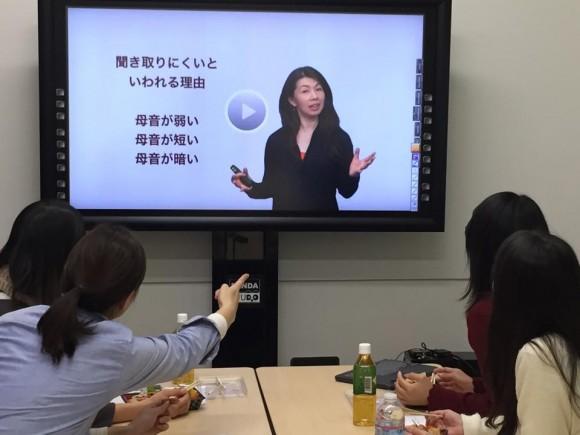 12月女子勉強会「三輪えり花先生 発語」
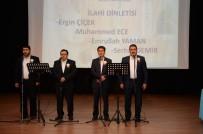 Bitlis'te   'Peygamberimiz Ve Gençlik' Konulu Program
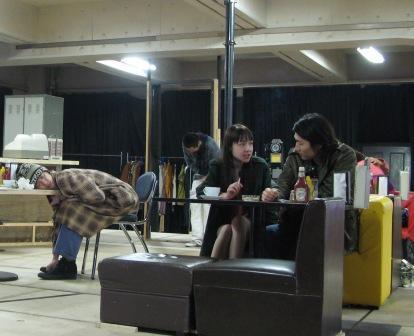 20080323_couple.JPG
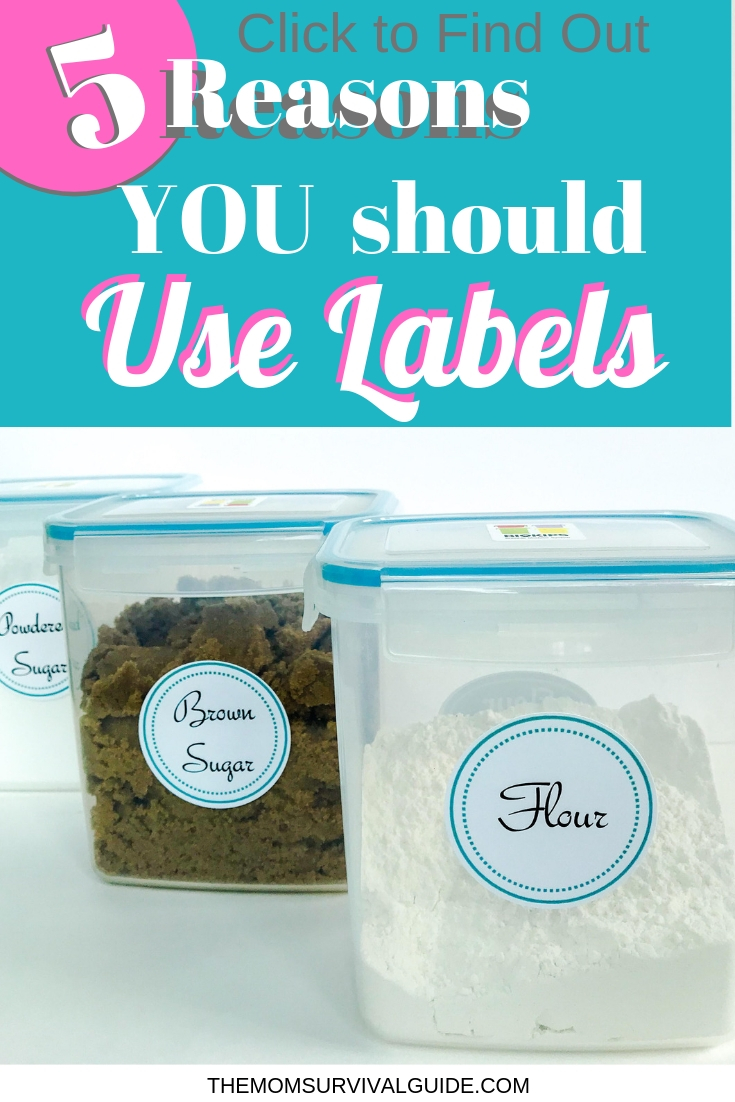 Organizing your home is pointless unless you use labels!  Here are 5 great reasons why you should use labels in your pantry.  There are also 9 FREE printable pantry labels you can download and print from home.  They are super easy to use because they print right onto Avery Labels and then stick to whatever you want.  #printable #labels #pantry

--------

● **Exercise requirements**
Restate the data above exactly, stripping out each image.

● **Exercise result**
 12月女子勉強会「三輪えり花先生 発語」
 Bitlis'te   'Peygamberimiz Ve Gençlik' Konulu Program
 20080323_couple.JPG
 Organizing your home is pointless unless you use labels!  Here are 5 great reasons why you should use labels in your pantry.  There are also 9 FREE printable pantry labels you can download and print from home.  They are super easy to use because they print right onto Avery Labels and then stick to whatever you want.  #printable #labels #pantry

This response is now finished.